All abnormal results highlighted in bold. All abnormalities were attributed to postarrest status and normalized after admission.

Management

The patient was referred for transvenous implantable cardioverter-defibrillator (ICD) placement. He was discharged home with a plan for follow-up at our center after discharge.

The patient was evaluated 3 weeks after his SCA presentation. Other than occasional palpitations, he did not report any symptoms or new medications since his hospital discharge. His ECG from the clinic is presented in Figure 2A (Figures 2B to 2G are comparison pathologic ECG examples). One of his main concerns involved when he could return to regular physical activity. He was noted on initial device interrogation to have no episodes of sustained or nonsustained ventricular arrhythmias. He was scheduled for an invasive electrophysiology study with a procainamide infusion to assess for ECG changes suggestive of Brugada syndrome, and the results are summarized in Table 1.

Figure 2

Electrocardiographic Evaluation

(A) The 12-lead electrocardiogram obtained from the patient’s clinic evaluation, showing intermittent atrial pacing with incomplete right bundle branch block and down-sloping of the ST-segment in lead V1. (B to G) Other important electrocardiographic patterns to recognize, including (B) arrhythmogenic right ventricular cardiomyopathy with epsilon waves, (C) type I Brugada pattern, (D) prolonged QT syndrome, (E) pre-excitation pattern, (F) hypertrophic cardiomyopathy with left ventricular hypertrophy and deep T-wave inversions, and (G) previous inferior infarction with pathologic Q waves. (B to G) Used with permission from Nathanson LA, McClennen S, Safran C, Goldberger AL. ECG wave-maven: self-assessment program for students and clinicians. Accessed March 13, 2022. http://ecg.bidmc.harvard.edu

Discussion

There are multiple challenges in managing patients after a diagnosis of idiopathic ventricular fibrillation (VF). It is imperative that a comprehensive investigation is performed to determine the cause of SCA. In patients without ACS or apparent structural heart disease, a structured approach consisting of tiered diagnostic testing should be performed before a diagnosis of idiopathic VF arrest is made (Figure 3).1, 2, 3 The patient in this case appropriately underwent ICD implantation for secondary prevention before hospital discharge. The decision to proceed with transvenous ICD placement was made before the patient received care at our center. Strong consideration should have been made for placement of a subcutaneous ICD system, given the risk of long-term complications associated with a transvenous system in a relatively young patient without anticipated pacing requirements.

Figure 3

Diagnostic Algorithm to Approach the Patient After Sudden Cardiac Arrest, Organized by Highest-Yield Testing

aMVP = arrhythmic mitral valve prolapse; CMR = cardiac magnetic resonance imaging; CSP = coronary spasm provocation; ECG = electrocardiogram; Echo = echocardiogram; Epi = epinephrine challenge test; EPS = electrophysiology study; ERS = early repolarization syndrome; ETT = exercise treadmill testing; IVF = idiopathic ventricular fibrillation; SCB = sodium channel blockade; SCVF = short-coupled ventricular fibrillation; UCA = unexplained cardiac arrest; -ve = negative; +ve = positive. Reprinted with permission from Alqarawi W, Dewidar O, Tadros R, et al. Defining idiopathic ventricular fibrillation: a systematic review of diagnostic testing yield in apparently unexplained cardiac arrest. Heart Rhythm. 2021;18(7):1178-1185.

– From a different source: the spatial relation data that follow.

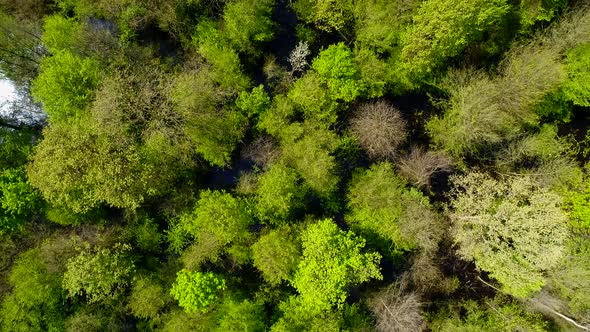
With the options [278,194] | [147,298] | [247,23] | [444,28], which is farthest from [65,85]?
[444,28]

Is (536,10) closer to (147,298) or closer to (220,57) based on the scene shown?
(220,57)

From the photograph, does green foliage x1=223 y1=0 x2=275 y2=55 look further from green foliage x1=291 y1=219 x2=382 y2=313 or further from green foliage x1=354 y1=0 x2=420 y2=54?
green foliage x1=291 y1=219 x2=382 y2=313

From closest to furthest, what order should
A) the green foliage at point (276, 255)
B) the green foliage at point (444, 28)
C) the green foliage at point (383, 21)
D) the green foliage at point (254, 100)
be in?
the green foliage at point (444, 28) < the green foliage at point (276, 255) < the green foliage at point (383, 21) < the green foliage at point (254, 100)

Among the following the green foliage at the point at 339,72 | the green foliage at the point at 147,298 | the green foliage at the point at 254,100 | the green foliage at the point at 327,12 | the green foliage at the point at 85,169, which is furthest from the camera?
the green foliage at the point at 254,100

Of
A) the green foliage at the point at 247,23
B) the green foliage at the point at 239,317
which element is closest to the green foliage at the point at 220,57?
the green foliage at the point at 247,23

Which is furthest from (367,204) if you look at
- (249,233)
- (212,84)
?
(212,84)

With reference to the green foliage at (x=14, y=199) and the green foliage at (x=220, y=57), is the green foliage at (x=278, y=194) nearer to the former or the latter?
the green foliage at (x=220, y=57)
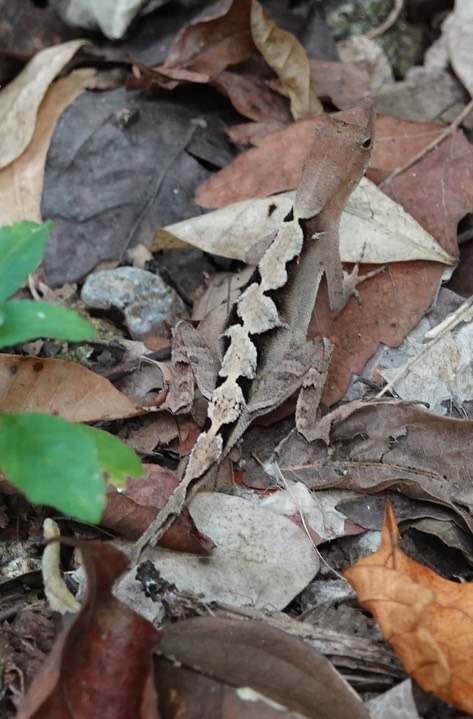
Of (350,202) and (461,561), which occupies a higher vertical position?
(350,202)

Among the patient’s primary concerns were recommendations on returning to regular physical activity. The initial recommendations, which were made predominantly on the basis of expert opinions, restricted all moderate to high-intensity exercise in patients with prior SCA with secondary prevention ICD in place. However, data subsequently emerged that challenged these recommendations. A study was published in 2013 that evaluated the outcome of 372 patients with an ICD who were competing in high-risk sports and competitive athletics over a median 31-month follow-up period. There were no episodes of tachyarrhythmic death, resuscitated tachyarrhythmias during or after sports activity, or severe injury secondary to syncope or shock during sports in this group.

Restricting patients from exercise may also carry unintended morbidity. In a study published in 2018, 366 athletes were retrospectively identified with genetic cardiac disease and were previously restricted from further competitive sports activity, with 44 patients self-disqualifying and 322 patients continuing to participate, without statistically significant differences in the groups. Interestingly, only 9 of the 322 (3%) athletes who continued to participate in sports experienced nonlethal cardiac events (4 occurred outside of athletics) in 961 combined athlete-years, whereas 6 of the 44 (14%) former athletes experienced cardiac events (P = 0.03 on Kaplan-Meier analysis).

On the basis of the results from these studies, updated guidelines recommend that patients with ICDs inserted for secondary prevention may consider a return to higher-intensity activity if they have been free of ventricular tachycardia or VF for 3 months. The importance of shared decision making with patients on return to play is emphasized in updated guidelines.

Follow-Up

The patient presented for a follow-up visit approximately 6 weeks following his electrophysiology study. He reported resolution of palpitations, with no episodes of ventricular arrhythmias or ICD shocks. The patient declined genetic testing to evaluate for genetic cardiomyopathy and arrhythmia syndromes. We engaged in shared decision making regarding his return to regular physical activity. We advised against returning to mountain biking, given the risk of serious injury with syncope. We also recommended exercising in a semisupervised environment with an available automated external defibrillator and with a partner trained in cardiopulmonary resuscitation.

Conclusions

We present the case of a patient who experienced aborted SCA while running in a 5-km race. The patient underwent extensive evaluation for the cause of his SCA without a clear origin, and he received a diagnosis of idiopathic VF arrest. It can be challenging to provide return to activity recommendations for the athlete who has SCA that is diagnosed with idiopathic VF arrest. Although it is not necessary to disqualify the patient from returning to activity, it is imperative to engage in shared decision making with the patient.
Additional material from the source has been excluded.